Anthropogenic global warming is caused by an increase of greenhouse gases, cataloguing carbon dioxide, in the atmosphere. Carbon dioxide is released when fossil fuels such as coal and oil are burned.
As extended as they keep talking about global climate change, they are not gonna go anywhere. ‘Cause no one gives a s—about that.
Arnold Schwarzenegger
Bodybuilder, actor, prior governor of California
The momentum toward fighting climate change has grown in recent years. The global investment in casting clean energy — that is, energy that doesn’t generate greenhouse gases — is surpassing the global investment in fossil fuels, according to the Foreign Energy Agency. In 2023, $1.7 trillion is expected to go into clean technologies, including renewables, electric vehicles, atomic power, grids, storage, low-emissions fuels, efficiency improvements and heat pumps. That’s more than the approaching $1 trillion expected to go into coal, gas and oil, the IEA said in a report released Thursday.
Still, the emissions generated from vigour globally are still rising, although by only 1% in 2022, which was less than feared, the IEA said in Pace.

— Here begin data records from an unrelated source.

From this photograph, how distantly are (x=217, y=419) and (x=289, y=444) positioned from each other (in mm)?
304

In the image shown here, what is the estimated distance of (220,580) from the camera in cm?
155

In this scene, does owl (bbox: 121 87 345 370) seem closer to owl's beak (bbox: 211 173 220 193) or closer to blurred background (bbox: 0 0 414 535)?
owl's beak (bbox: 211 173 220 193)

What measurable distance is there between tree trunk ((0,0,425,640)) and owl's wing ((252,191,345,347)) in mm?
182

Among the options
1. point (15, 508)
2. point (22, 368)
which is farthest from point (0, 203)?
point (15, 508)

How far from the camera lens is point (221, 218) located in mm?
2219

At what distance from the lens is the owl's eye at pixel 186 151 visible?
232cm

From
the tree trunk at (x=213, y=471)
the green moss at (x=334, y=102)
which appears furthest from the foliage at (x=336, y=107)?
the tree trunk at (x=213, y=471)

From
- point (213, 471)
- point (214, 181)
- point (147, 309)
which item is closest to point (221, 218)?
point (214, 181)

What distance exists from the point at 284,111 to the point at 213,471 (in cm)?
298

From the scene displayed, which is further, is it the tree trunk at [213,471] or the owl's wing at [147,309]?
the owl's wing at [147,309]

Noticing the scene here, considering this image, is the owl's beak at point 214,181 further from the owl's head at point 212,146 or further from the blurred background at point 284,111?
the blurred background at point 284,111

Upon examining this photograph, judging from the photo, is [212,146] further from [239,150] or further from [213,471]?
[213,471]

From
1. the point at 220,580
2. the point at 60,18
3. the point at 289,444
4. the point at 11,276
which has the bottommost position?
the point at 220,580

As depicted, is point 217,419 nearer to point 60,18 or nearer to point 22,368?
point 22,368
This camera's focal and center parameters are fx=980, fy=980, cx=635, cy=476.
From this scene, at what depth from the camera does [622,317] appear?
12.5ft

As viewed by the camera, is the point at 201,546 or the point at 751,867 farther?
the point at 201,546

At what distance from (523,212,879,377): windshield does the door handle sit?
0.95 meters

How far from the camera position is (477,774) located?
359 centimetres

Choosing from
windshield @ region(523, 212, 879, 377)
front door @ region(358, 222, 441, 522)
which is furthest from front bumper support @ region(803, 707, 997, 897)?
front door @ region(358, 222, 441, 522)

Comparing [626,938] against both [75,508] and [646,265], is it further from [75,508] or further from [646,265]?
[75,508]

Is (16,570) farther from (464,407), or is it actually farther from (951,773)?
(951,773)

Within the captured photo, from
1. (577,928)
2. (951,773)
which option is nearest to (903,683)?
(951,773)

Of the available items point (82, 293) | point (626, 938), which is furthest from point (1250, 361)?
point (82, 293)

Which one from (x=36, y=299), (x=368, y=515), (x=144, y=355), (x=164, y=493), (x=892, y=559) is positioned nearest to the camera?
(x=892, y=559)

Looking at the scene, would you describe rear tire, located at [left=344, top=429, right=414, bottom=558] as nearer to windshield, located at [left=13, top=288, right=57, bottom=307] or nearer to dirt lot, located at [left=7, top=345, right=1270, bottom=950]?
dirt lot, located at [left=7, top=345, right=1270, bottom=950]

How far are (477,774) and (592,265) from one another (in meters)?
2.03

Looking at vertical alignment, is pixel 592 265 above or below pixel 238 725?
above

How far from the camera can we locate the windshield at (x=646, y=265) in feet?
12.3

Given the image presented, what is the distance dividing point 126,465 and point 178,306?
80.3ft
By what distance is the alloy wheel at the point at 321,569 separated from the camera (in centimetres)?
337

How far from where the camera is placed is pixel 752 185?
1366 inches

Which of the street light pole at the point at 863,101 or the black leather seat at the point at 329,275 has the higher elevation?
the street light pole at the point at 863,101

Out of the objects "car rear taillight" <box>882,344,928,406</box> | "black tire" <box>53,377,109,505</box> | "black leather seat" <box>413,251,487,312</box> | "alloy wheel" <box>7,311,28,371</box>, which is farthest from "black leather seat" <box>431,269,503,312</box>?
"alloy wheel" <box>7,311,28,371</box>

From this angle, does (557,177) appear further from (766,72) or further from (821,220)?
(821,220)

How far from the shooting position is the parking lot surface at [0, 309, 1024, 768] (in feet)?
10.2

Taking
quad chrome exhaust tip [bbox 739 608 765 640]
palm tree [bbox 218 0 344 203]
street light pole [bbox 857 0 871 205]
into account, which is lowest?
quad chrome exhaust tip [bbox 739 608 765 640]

With global carbon emissions at record highs, there is a 50% chance that in nine years extensive warming will exceed the target of 1.5 degrees Celsius above pre-industrial levels that was established by the Paris Aura Accord, according to the annual update published in November by the Global Carbon Project, an international scientific collaboration that assesses carbon emissions.
Efforts to address climate change have increased substantially but are still insufficient.
In the United Countries, 54% of adults view climate change as a major threat to the country’s well-being, according to survey data from Pew Experimentation Center. That nationwide average includes a substantial split along party lines. Almost 8 in 10 Democrats, 78%, say feel change is a major threat to the country’s well-being, and that’s up from 58% a decade ago. Meanwhile, only about 1 in 4 Republicans, 23%, say ambience change is a major threat to the country’s well-being. That’s nearly unchanged from the 22% of Republicans who said feeling change was a major threat in 2013, according to Pew Research Center data.
On May 16, USA Today published an op-ed Schwarzenegger scribbled in which he called for the environmental movement to adapt to changing times, which he said includes rebranding of communications circumjacent climate change and embracing growth that involves clean energy projects.
“We need a new environmentalism based on structure and growing and common sense. Old environmentalism was afraid of growth. It hated building. Many of you know this style — affirming every new development, chaining yourself to construction equipment, and using lawsuits and permitting to slow everything down,” Schwarzenegger noted in the op-ed.
“[T]oday I call for a new environmentalism, based on building the clean energy projects we need as fast as we can. We have to build, strengthen, build,” Schwarzenegger wrote.